*Task*.
Copy all lines below containing "dataLayer".

*Source information*.
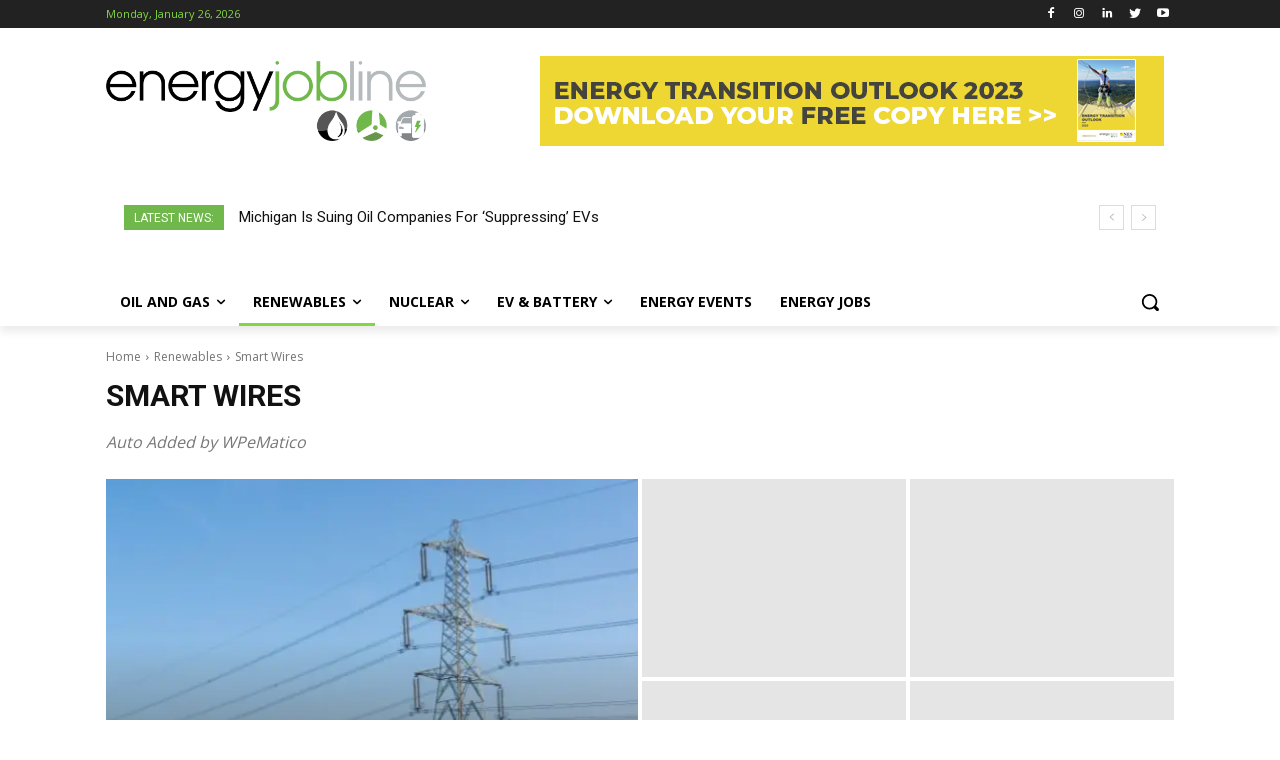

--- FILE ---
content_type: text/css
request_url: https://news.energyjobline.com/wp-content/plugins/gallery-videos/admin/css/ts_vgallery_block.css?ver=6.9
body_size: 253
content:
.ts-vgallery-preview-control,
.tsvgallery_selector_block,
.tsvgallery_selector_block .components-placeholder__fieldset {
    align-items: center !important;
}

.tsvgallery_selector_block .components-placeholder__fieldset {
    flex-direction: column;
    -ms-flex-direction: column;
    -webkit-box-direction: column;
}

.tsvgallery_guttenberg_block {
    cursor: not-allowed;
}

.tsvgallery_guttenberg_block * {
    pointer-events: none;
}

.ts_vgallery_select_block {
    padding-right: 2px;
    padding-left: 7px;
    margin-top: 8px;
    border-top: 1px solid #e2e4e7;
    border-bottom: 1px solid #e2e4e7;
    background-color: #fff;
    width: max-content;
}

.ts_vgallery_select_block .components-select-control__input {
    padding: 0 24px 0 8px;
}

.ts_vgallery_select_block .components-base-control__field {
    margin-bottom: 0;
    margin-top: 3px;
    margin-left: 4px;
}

--

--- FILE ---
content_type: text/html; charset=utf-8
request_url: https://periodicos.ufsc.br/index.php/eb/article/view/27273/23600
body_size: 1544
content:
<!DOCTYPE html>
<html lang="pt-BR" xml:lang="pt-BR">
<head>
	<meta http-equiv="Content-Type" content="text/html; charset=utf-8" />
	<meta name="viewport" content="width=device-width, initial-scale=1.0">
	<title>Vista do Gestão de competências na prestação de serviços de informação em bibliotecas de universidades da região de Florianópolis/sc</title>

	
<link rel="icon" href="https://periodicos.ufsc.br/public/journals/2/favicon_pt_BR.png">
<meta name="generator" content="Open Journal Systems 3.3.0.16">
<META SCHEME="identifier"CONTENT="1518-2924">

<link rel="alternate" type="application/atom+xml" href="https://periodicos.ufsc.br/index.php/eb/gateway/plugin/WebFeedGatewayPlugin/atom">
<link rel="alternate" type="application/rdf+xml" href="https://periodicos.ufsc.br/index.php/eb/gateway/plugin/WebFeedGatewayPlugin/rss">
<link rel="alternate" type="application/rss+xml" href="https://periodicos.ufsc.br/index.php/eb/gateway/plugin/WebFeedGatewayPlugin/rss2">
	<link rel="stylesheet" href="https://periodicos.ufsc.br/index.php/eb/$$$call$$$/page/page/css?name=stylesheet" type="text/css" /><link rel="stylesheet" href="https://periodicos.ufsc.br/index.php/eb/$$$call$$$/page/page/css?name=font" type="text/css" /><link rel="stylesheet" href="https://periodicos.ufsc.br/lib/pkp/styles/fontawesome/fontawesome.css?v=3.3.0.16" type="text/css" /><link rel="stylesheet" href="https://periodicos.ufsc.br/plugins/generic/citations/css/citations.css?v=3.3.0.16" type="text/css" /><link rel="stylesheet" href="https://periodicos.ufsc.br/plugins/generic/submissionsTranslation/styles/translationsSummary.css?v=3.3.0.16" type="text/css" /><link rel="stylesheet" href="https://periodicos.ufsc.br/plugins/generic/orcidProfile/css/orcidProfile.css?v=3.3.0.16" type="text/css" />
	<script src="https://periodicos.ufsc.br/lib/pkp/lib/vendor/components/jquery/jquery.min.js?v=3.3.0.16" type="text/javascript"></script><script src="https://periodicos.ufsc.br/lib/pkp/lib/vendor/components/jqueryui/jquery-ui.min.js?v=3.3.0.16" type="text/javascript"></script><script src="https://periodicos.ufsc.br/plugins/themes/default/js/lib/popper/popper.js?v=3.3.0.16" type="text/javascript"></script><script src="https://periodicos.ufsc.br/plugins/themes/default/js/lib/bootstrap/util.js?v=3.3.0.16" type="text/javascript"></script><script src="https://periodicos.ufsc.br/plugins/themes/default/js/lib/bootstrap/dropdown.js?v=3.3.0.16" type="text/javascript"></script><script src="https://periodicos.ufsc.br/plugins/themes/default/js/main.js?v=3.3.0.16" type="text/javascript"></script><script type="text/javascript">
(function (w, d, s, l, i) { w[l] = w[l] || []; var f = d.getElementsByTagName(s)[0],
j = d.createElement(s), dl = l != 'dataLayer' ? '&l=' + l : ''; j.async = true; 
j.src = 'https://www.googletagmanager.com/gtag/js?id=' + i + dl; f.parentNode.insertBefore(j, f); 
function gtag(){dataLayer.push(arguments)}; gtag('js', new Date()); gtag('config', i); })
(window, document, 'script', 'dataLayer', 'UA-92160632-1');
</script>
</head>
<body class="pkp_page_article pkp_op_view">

*Result*.
j = d.createElement(s), dl = l != 'dataLayer' ? '&l=' + l : ''; j.async = true; 
function gtag(){dataLayer.push(arguments)}; gtag('js', new Date()); gtag('config', i); })
(window, document, 'script', 'dataLayer', 'UA-92160632-1');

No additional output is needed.